Fort, très fort, Jean-Marie Cavada, qui en séance du Comité des affaires juridiques européennes a brillé de mille feux. Une audition était organisée ce jour à Bruxelles, autour du rapport Julia Reda. Et JMC a pris la tête du groupe de travail sur le Droit de la propriété intellectuelle et la réforme du copyright. 

 

JMC, tout va de travers ? site de l'eurodéputé

 

 

Rappelons que les conclusions du groupe « serviront de point de départ à la réforme du droit d'auteur et permettront de présenter des propositions concrètes et innovantes à la Commission européenne ». Ceci étant posé, les observateurs qui ont pris le temps de suivre les échanges vont grincer des dents.

 

« Paternaliste ET condescendant, dans la même séance, c'est particulièrement fort », confie l'un des micros situés dans la pièce.

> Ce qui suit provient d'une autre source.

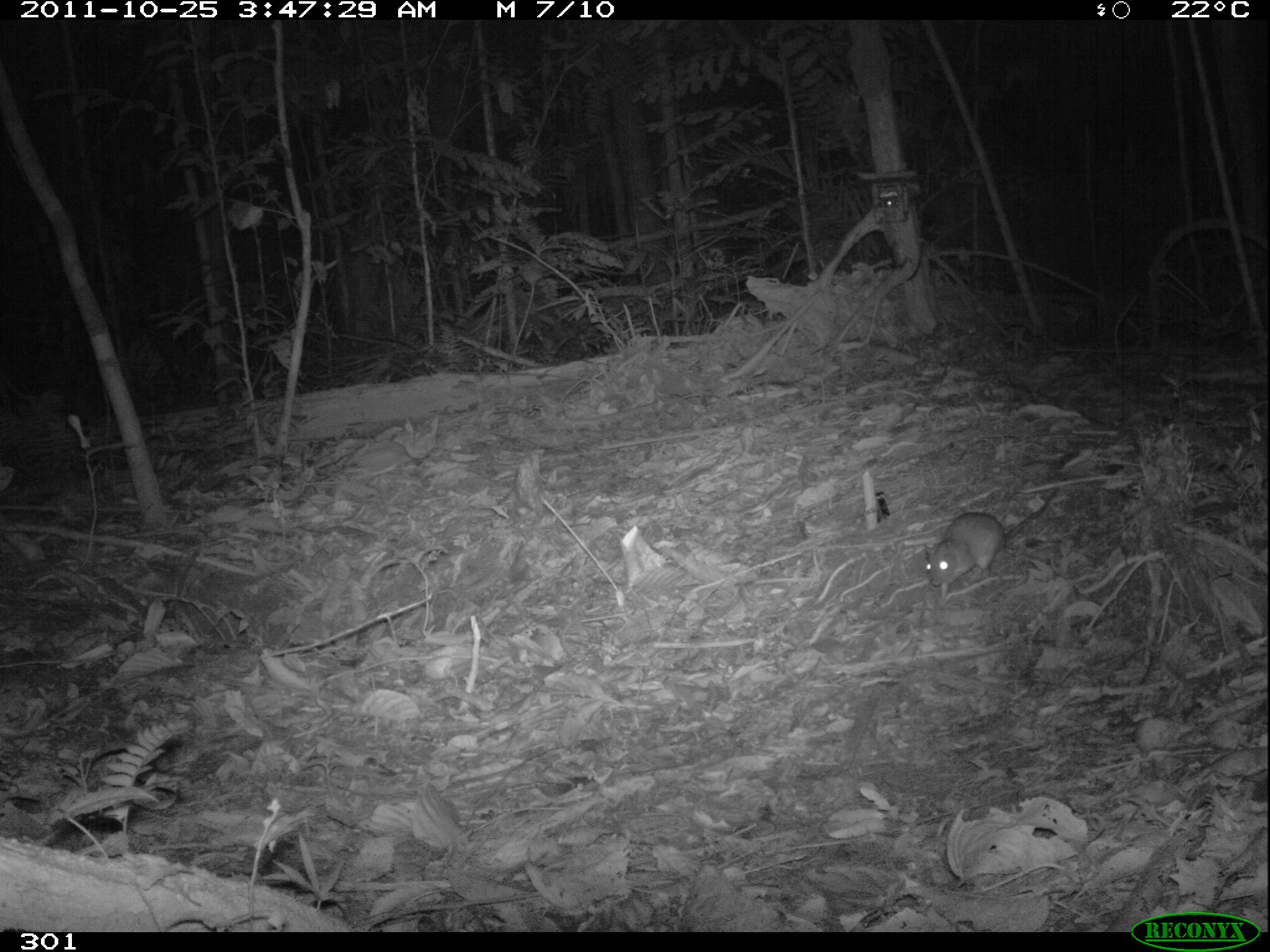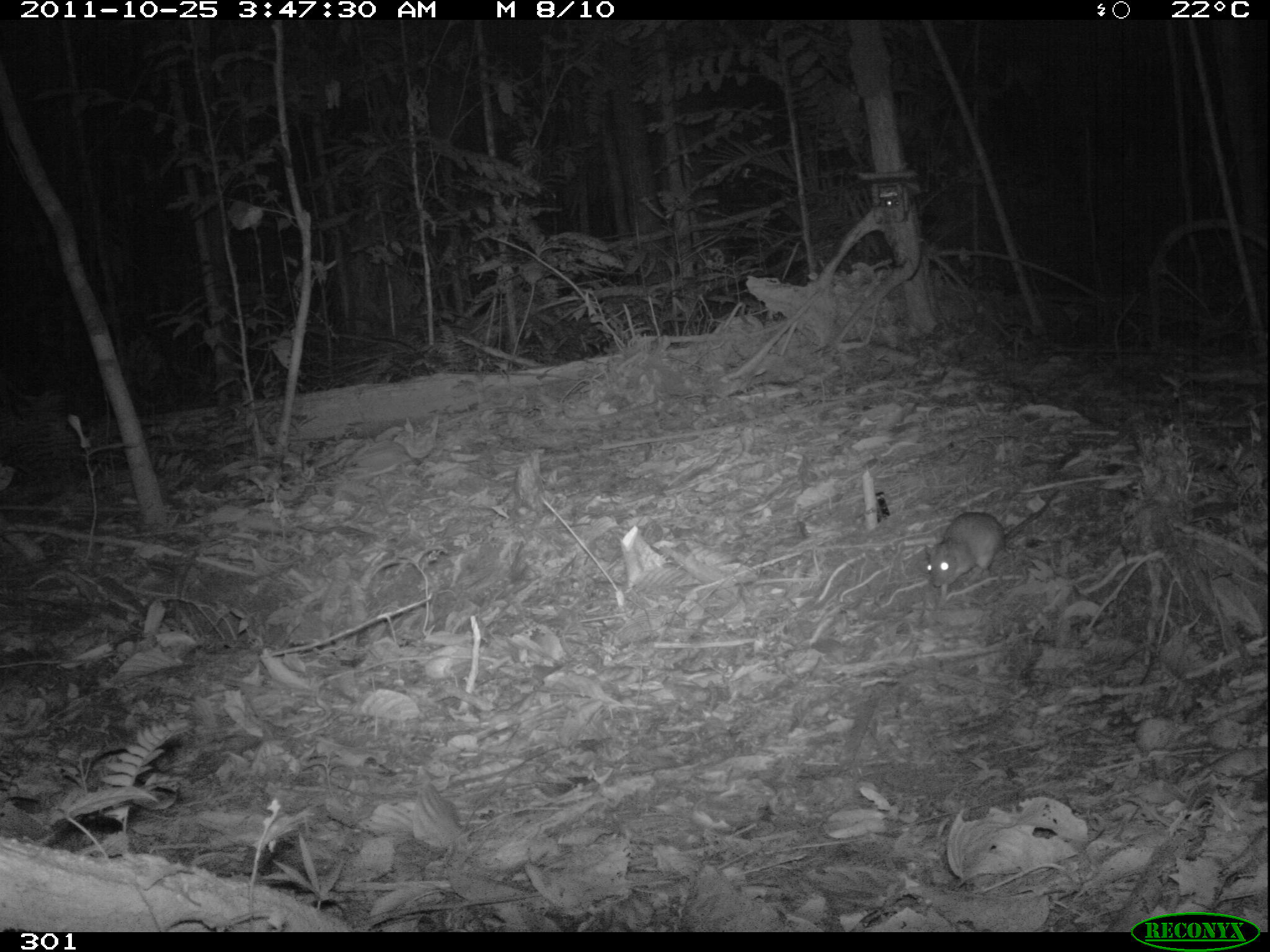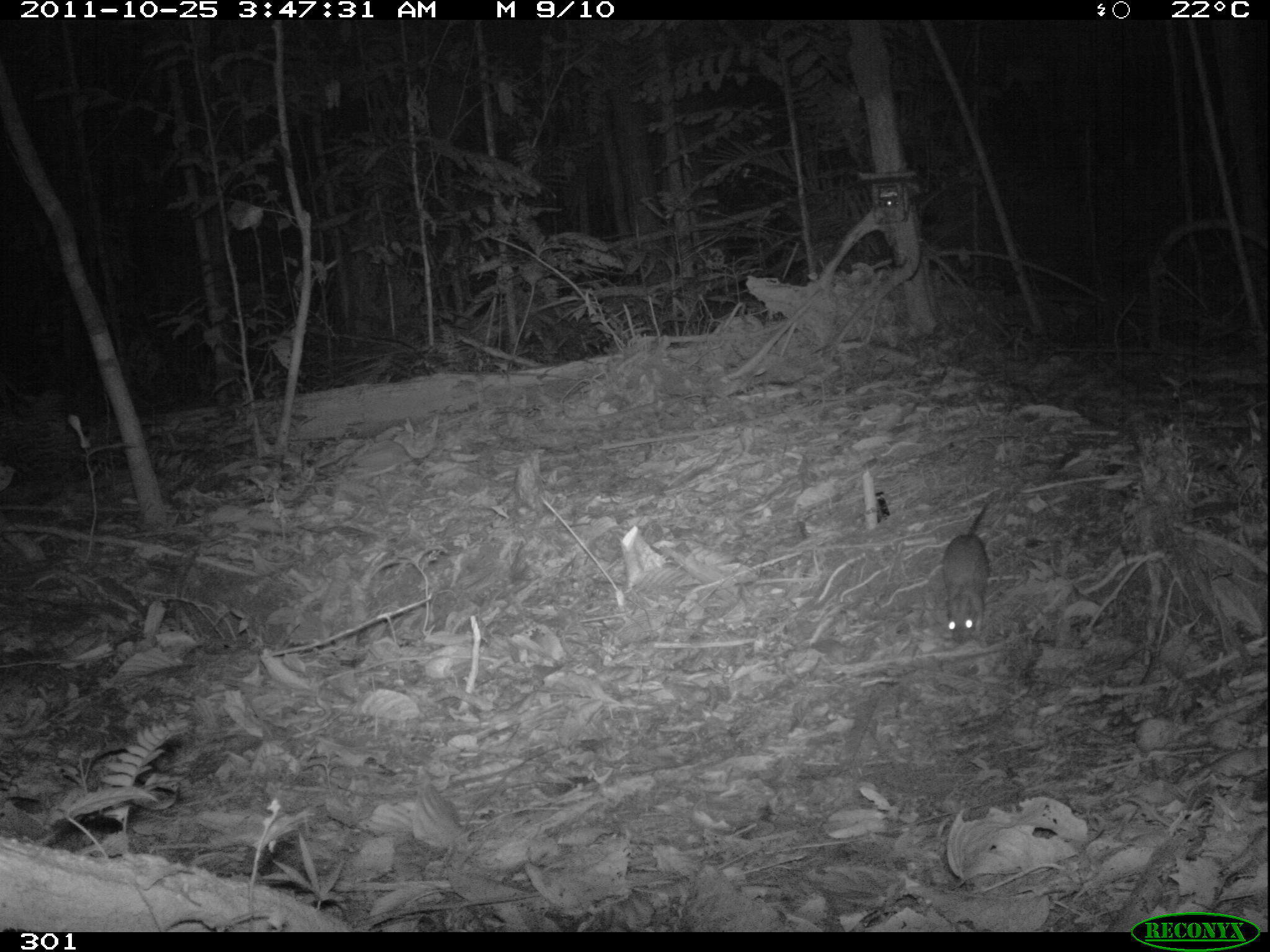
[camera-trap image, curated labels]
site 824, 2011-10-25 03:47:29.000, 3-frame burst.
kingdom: Animalia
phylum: Chordata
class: Mammalia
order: Rodentia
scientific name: Rodentia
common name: rodents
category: unknown rodent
Unknown rodent (rodents) (Rodentia).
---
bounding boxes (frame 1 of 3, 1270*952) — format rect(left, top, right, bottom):
unknown rodent: rect(921, 486, 1060, 599)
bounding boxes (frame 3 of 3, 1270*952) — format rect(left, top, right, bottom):
unknown rodent: rect(940, 490, 994, 644)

Interpellant la rapporteuse, Julia Reda, et saluant son caractère héroïque, JMC n'a pas hésité à insister : la fougue de la jeunesse de l'eurodéputée saurait être tempérée avec le temps, et son enthousiasme n'était autre que le fruit d'une évidente inexpérience. 

 

En somme, il faut bien que jeunesse se passe. « C'était la classe internationale », se souvient la chaise sur laquelle l'auguste séant était posé.

 

Tout aurait pu rester dans la même veine, jusqu'à la saillie ultime de l'étalon rhéteur. Selon lui, et à raison, il ne suffit pas de jouer de la guitare pour être un artiste professionnel. Et de même, il assène : « Mon neveu aussi est auteur, mais il n'est pas Victor Hugo. » 

 

L'eurodéputé n'est en effet pas convaincu que l'on puisse se forger une carrière d'auteur professionnel, sans avoir une structure éditoriale autour de soi. Et non sans un certain mépris, il compare donc les travaux d'écriture de son neveu de 17 ans, à ceux de personnes qui ont pourtant démontré leur engagement dans l'écriture, proactivement, et avec une démarche professionnelle.

 

Alors, peut-être est-il utile de préciser qu'avant d'être Hugo, Victor fut enfant. Et effectivement, les vers de Victor n'étaient certainement pas ceux de Hugo – tout le monde n'a pas la précocité d'Arthur Rimbaud. Certes. Mais c'est ici que l'on retrouve la grande formule, brillamment passée à la postérité : « [T]ous les textes ne sont pas des livres. C'est l'éditeur qui fait la littérature », dont l'exégèse a depuis permis de mieux comprendre le propos

 

Manifestement, l'idée est férocement ancrée qu'un auteur n'a pas la possibilité de devenir professionnel par lui-même. Si l'on en est encore là...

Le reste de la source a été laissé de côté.